- _Input_:
# # #

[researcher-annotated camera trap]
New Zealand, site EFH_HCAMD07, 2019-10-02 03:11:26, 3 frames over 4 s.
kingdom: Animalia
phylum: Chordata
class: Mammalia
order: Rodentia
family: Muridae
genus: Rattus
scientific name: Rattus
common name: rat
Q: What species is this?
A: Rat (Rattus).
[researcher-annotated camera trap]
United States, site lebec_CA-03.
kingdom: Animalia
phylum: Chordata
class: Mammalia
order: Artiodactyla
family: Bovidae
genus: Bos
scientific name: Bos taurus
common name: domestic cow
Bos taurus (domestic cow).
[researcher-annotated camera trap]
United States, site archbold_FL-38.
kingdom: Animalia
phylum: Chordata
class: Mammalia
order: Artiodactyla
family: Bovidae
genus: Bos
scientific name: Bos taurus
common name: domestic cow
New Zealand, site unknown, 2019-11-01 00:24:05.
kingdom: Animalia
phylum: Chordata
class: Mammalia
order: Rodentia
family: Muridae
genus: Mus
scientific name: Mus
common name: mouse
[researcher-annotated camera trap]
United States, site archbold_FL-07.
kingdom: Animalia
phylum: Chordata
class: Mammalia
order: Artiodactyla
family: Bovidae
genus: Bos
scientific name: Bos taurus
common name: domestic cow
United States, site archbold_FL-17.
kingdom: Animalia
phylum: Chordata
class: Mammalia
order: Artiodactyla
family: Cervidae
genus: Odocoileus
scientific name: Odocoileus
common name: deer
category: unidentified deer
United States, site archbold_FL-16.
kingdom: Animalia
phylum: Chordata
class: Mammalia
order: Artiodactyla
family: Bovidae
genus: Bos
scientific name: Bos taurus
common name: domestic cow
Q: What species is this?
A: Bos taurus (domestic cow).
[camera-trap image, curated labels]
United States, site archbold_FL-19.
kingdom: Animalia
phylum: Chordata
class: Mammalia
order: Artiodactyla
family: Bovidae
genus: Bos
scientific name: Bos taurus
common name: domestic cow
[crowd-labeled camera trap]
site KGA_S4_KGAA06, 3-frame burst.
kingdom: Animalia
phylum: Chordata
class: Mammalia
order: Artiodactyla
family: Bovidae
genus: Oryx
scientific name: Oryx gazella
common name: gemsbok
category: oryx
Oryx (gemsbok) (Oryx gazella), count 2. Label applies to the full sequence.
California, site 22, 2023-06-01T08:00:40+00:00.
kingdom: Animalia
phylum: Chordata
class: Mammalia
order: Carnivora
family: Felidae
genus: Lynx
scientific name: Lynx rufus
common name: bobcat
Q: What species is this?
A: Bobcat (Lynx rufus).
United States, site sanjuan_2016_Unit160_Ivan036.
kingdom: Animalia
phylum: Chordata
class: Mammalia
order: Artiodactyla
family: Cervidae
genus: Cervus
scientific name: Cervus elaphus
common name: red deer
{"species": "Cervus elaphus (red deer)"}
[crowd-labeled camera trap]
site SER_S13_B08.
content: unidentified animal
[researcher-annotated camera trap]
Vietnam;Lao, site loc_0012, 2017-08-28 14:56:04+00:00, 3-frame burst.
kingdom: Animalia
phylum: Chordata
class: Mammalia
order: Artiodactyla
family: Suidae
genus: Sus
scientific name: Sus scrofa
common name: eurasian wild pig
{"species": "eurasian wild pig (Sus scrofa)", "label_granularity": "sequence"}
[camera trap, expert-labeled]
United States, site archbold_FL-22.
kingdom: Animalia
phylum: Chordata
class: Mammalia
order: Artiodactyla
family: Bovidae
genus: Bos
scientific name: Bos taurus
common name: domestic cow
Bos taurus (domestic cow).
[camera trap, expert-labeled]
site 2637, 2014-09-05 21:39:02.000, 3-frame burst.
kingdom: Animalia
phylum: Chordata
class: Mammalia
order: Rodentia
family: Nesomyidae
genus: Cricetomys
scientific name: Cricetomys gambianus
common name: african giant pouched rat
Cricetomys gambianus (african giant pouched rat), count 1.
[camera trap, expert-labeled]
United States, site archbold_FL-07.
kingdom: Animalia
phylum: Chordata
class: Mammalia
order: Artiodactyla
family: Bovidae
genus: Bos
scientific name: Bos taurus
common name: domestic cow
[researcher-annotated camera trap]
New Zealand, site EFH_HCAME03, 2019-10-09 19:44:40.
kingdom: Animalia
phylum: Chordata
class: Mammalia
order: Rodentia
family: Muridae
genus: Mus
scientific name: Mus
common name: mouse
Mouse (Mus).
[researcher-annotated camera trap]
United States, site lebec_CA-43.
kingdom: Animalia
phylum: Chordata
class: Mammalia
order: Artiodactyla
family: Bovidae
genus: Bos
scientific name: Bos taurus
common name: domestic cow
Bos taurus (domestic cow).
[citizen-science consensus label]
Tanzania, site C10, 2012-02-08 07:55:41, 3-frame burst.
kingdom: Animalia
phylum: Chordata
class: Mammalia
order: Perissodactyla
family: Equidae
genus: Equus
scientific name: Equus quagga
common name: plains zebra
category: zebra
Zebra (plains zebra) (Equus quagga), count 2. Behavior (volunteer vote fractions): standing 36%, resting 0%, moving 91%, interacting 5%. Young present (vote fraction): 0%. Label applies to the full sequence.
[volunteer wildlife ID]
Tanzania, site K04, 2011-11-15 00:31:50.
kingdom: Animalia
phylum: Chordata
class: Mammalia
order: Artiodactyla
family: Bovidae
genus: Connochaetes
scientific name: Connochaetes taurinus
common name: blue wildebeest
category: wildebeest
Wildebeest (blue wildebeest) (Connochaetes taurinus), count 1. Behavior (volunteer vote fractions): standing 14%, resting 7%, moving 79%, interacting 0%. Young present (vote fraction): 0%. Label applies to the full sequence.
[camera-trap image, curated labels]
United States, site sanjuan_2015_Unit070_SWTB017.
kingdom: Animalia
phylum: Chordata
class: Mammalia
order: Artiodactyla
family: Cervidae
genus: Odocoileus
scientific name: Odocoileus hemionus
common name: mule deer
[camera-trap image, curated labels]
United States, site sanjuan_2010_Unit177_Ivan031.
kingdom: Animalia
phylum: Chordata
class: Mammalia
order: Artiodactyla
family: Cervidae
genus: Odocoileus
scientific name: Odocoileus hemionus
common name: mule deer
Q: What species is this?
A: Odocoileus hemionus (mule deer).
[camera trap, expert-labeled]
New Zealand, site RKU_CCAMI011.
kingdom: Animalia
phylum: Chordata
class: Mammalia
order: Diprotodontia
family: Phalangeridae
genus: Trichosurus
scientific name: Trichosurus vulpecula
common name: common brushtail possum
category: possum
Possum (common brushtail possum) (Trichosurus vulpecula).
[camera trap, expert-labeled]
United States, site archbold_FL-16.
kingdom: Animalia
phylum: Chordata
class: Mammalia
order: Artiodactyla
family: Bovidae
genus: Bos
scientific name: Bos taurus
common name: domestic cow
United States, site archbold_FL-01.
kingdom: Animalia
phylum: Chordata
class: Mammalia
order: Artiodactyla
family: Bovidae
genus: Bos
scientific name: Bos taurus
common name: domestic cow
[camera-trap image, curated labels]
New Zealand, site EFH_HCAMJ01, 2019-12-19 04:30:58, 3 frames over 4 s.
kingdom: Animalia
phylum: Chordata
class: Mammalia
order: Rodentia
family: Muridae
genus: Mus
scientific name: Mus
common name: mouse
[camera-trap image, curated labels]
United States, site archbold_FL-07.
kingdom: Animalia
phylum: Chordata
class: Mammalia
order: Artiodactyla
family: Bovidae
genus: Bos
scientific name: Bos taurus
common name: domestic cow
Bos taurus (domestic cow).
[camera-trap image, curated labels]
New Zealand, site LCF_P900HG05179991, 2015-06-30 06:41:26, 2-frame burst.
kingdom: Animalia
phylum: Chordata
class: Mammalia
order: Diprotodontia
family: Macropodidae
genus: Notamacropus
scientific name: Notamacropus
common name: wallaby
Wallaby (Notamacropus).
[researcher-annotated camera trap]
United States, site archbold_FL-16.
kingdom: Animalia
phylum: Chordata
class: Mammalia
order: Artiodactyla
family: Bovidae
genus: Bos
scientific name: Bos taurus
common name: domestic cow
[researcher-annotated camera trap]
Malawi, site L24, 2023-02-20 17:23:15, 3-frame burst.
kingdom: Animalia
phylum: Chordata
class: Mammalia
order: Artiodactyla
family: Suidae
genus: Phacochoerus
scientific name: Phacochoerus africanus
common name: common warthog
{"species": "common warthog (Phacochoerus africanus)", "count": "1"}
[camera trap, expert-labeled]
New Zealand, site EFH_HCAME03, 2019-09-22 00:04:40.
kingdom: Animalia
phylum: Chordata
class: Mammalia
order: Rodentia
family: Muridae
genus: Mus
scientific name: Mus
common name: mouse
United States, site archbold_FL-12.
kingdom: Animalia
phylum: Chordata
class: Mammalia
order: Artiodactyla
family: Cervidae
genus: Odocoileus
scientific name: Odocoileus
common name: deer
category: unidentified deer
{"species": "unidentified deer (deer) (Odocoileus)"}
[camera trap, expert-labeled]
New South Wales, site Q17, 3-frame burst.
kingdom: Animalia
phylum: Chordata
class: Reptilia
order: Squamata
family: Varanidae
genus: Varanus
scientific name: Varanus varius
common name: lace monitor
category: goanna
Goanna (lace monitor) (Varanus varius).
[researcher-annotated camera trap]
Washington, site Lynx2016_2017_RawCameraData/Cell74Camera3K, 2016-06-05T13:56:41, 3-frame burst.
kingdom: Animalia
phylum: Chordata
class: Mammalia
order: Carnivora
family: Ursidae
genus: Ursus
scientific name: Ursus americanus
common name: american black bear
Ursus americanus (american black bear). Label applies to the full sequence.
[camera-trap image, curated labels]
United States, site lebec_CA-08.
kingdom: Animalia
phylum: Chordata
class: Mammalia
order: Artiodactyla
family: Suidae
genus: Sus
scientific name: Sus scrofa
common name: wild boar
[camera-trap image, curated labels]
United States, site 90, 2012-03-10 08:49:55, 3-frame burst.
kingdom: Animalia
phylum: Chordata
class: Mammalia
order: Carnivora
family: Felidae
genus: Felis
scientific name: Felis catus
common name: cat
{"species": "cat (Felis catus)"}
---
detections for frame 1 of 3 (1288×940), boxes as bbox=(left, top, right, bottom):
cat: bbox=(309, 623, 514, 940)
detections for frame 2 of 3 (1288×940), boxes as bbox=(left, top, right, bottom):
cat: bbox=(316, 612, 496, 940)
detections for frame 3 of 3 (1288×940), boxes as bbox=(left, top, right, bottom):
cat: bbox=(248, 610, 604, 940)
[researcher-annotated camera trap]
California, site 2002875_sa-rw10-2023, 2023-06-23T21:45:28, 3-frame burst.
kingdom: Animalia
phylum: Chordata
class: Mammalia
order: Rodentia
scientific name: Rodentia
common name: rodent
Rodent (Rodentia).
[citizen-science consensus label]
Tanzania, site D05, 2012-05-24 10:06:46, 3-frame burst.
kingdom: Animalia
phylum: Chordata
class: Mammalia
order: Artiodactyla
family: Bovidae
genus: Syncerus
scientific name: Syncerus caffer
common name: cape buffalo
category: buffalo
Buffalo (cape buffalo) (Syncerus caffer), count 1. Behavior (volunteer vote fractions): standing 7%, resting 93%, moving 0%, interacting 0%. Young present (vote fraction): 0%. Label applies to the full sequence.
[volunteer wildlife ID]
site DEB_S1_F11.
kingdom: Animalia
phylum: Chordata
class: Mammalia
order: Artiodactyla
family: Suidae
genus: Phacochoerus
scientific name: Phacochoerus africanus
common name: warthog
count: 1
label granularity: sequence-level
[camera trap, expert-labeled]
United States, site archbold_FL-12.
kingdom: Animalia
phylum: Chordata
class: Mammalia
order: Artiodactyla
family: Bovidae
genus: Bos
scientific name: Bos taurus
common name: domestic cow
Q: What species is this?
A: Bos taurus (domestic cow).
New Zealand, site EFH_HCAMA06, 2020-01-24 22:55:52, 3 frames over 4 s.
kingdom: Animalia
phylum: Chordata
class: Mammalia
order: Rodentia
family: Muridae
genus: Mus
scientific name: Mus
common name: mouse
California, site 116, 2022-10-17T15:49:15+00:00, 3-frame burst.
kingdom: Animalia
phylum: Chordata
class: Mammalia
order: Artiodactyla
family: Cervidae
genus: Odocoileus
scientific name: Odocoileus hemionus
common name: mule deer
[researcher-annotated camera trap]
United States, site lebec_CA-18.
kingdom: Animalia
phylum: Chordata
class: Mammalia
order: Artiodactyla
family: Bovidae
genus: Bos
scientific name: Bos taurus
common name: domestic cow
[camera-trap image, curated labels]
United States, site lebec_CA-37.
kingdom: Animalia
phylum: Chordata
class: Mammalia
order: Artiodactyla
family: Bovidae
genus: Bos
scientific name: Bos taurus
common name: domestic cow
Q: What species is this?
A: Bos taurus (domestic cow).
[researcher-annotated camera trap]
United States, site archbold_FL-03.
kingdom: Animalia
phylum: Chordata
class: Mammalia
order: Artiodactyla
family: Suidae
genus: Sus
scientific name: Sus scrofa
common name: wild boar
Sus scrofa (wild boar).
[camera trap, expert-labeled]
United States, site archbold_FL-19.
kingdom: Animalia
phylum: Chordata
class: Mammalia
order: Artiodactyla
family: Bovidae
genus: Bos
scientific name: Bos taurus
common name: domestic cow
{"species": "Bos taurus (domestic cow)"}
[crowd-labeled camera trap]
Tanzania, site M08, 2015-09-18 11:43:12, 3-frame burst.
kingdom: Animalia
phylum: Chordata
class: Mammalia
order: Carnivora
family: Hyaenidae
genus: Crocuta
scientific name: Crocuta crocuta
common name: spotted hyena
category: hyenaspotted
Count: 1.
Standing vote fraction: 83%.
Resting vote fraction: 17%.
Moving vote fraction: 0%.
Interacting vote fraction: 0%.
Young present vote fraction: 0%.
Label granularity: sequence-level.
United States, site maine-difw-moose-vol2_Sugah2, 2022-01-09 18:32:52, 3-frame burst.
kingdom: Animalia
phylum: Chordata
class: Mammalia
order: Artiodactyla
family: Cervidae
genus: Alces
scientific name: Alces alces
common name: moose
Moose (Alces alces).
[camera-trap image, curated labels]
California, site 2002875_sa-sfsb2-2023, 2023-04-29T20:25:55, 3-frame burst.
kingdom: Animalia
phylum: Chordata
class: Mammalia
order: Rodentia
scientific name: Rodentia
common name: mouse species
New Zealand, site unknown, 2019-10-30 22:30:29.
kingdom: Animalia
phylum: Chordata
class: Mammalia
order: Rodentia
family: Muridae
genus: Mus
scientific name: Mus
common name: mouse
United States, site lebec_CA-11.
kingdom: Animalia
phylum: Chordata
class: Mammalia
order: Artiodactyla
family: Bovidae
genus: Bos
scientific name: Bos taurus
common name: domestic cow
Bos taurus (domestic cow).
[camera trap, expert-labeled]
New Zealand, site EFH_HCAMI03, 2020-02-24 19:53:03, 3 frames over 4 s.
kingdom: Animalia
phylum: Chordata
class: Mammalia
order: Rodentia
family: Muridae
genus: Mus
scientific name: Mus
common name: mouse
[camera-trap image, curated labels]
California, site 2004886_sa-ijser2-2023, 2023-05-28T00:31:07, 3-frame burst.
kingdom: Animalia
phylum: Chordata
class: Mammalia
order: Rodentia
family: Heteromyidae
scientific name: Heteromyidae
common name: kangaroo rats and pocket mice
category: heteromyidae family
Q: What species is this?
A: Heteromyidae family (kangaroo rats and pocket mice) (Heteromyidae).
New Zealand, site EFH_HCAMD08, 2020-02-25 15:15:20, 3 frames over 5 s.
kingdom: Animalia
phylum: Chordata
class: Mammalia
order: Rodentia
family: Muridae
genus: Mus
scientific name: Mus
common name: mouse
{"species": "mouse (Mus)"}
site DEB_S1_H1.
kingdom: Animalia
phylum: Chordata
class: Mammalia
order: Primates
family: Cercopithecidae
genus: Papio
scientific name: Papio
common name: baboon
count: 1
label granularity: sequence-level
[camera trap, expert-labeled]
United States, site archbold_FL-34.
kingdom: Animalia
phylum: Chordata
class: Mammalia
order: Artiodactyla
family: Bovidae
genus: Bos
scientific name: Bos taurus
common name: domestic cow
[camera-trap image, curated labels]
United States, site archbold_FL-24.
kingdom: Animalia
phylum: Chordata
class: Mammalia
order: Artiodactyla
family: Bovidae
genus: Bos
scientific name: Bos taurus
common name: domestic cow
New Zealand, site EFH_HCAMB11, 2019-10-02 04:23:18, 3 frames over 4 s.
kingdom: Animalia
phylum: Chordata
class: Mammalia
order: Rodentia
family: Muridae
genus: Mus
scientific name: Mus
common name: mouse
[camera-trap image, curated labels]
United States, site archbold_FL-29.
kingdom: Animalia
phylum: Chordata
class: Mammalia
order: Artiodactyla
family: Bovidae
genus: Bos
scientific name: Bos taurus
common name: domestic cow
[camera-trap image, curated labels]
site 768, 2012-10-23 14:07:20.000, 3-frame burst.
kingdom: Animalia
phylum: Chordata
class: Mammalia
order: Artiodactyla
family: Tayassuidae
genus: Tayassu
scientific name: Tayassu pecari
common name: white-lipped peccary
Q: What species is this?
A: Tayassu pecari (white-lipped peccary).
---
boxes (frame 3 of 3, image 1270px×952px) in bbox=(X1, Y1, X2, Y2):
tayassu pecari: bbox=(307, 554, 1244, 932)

# # #

- _What you will do_:
Return, without any change, the lines from the one holding "common name: white-lipped peccary" through the end of the listing, and only those.

- _Solution to the problem_:
common name: white-lipped peccary
Q: What species is this?
A: Tayassu pecari (white-lipped peccary).
---
boxes (frame 3 of 3, image 1270px×952px) in bbox=(X1, Y1, X2, Y2):
tayassu pecari: bbox=(307, 554, 1244, 932)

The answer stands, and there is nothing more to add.